In the news excerpt about refugees fleeing Ukraine, how many people had fled to neighboring countries, according to the head of a UN agency?

### PAGE EXTRACT
▬▬▬
Another Polish official said Ukrainian border guards were slowing the flow of people as they sought to separate men of fighting age.

“The system often freezes,” Deputy Interior Minister Pawel Szefernaker told wp.pl.

The US Embassy in Kyiv tweeted that Ukrainian border guards were scrapping exit screening procedures for women and children to reduce wait times as snow began to fall.

Romanian Interior Minister Lucian Bode said that with people queuing for 20 to 30 hours on the Ukrainian side to enter Romania, it was crucial to agree on how to handle their documents in order to shorten waiting times on the EU side as well.

The head of a UN agency said on Monday that more than 500,000 people had fled Ukraine to neighboring countries since the Russian invasion began last week. EU officials said the war could displace 7 million people.

The European Union is also preparing to grant Ukrainians fleeing war the right to stay and work in the 27-nation bloc for up to three years. Read more

BORDER CITIES

Crowds of people and cars have begun to clog border towns such as Medyka as refugees wait to be picked up.

Przemysl Mayor Wojciech Bakun called on Polish volunteers to stop showing up with cars to provide transport for newly arrived groups, saying traffic was becoming unmanageable.

As authorities searched for ways to unblock bottlenecks, Ukrainians living in the European Union waited anxiously at border crossings to greet family members.

“We were waiting here for three days and they were on the road for more than four days,” said Veronika Sahlikova Kufelt, who traveled from Germany to meet her nieces and grandmother at the Ubla crossing point in Slovakia.

In Hungary, in the village of Tiszabecs nestled in a meander of the Tisza River, a Ukrainian refugee – Tanya – arrived at 4 a.m. with two children aged one and eight.

As she waited for a friend to drive them to her husband in Lublin, southeastern Poland, registered cars from Hungary, Italy and the Czech Republic drove back and forth, carrying refugees.
▬▬▬
### DATA FOR ANALYSIS
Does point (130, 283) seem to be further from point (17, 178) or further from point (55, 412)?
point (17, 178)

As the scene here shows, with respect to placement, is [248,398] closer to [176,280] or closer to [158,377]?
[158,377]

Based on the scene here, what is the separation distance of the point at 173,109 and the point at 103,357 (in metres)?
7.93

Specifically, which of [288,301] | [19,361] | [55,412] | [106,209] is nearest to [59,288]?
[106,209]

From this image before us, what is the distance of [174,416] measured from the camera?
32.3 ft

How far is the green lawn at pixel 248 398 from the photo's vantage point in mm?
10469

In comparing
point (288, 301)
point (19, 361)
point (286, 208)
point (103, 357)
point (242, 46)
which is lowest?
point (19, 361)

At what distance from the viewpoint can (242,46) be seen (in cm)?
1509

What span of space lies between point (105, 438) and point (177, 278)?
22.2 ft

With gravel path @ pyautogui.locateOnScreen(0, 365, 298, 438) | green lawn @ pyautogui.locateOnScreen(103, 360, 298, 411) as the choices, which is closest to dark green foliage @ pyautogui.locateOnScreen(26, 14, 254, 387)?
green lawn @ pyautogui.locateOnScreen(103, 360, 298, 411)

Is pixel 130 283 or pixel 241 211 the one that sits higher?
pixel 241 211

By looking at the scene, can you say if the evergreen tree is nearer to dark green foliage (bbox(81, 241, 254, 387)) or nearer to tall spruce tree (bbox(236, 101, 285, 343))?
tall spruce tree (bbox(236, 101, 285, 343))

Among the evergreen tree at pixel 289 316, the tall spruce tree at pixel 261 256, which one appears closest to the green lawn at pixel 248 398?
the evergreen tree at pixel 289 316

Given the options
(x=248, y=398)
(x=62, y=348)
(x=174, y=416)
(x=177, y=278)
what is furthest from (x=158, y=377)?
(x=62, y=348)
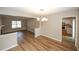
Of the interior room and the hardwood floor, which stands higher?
the interior room

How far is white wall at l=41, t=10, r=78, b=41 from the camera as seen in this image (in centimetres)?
467

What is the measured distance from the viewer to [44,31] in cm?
724

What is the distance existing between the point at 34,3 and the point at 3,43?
3218mm

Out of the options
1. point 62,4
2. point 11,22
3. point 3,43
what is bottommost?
point 3,43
▬▬▬
### SOLUTION TO THIS TASK
More than 500,000 people